In Figure 2, we use the Visual Inspector to search for port scans in the 20M element dataset by plotting the source and destination ports and experimenting with the visual attributes. KX for Cyber is designed for Big Data so plots of this scale are generated instantly. This means you can explore large datasets on-the-fly. In this figure, UDP and TCP data are plotted together against a timeline. As you can see, few patterns can be observed in the data. We can easily re-plot the data to look at it across different dimensions to see if patterns appear. In Figure 3, we re-plot using just the TCP data and reveal potential port scan patterns (e.g. vertical and diagonal lines). Through drill-down, drill-over, and re-plotting, we explore the lines individually and notice a high volume of traffic is targeting port 22.
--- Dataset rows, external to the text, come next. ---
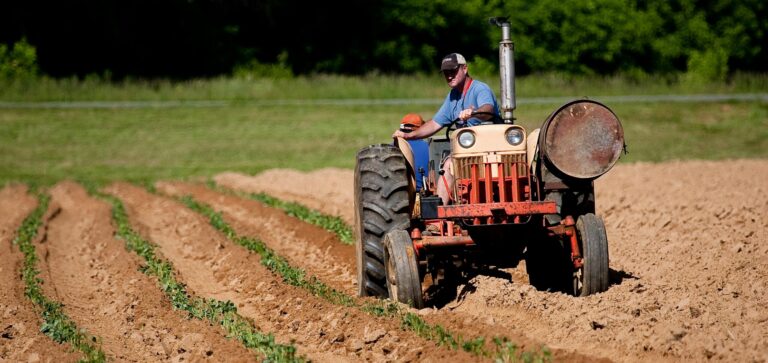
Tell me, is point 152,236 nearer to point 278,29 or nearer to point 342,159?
point 342,159

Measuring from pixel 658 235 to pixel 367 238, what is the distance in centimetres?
448

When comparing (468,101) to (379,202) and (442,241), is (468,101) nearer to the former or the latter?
(379,202)

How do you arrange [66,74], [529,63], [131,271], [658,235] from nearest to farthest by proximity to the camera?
[131,271] → [658,235] → [66,74] → [529,63]

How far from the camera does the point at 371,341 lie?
24.8 feet

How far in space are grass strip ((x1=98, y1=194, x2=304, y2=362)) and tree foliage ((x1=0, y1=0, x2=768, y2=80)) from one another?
31692mm

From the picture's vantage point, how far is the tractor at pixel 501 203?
843cm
Figure 2: Visual Inspector showing UDP and TCP traffic

Figure 3: Visual Inspector showing TCP traffic only

Custom Visualization Creation

Based on the previous ad hoc analysis, we explore potential port and address correlations by creating two custom visualizations. In Figure 4, we create a diagram containing a matrix of parallel plots. Each plot represents one unique IP address with a high number of source port counts targeting our port 22 over a four-hour window. In our query, we identified 27 unique IP addresses. Each parallel plot represents one source IP address. You can see the source port (far left line in each plot), source IP, protocol, destination IP, and destination port (far right line in each plot). We immediately notice three IP addresses with a high volume of traffic (top left red lines) and one IP address with a very distinctive “fan-in” pattern likely indicating a port attack (left middle).

Figure 4: Matrix of Parallel Plots

This visual, running over multiple time windows, validates our heuristic for finding port attacks such as this source IP attacking port 22. This visual also gives a high-level overview of our network in a window, and leverages human pattern matching for identifying port attacks (left fan in), and port scans (right fan out), as well as other common attacks.

In Figure 5, we create a second custom plot using geolocation data from the enrichment done in the Transformer. Here we plot the sum of distinct source ports by unique IP address that have been targeting  port 22 within a given window, the heuristic identified above, and display them geographically for our historical data.  From this plot, we can easily see all of the locations that are heavily targeting port 22 from a large number of source ports.

Figure 5: Geolocation Plot

From this brief example, you can see how KX for Cyber can be used for dynamic exploration and visualization of Cyber data.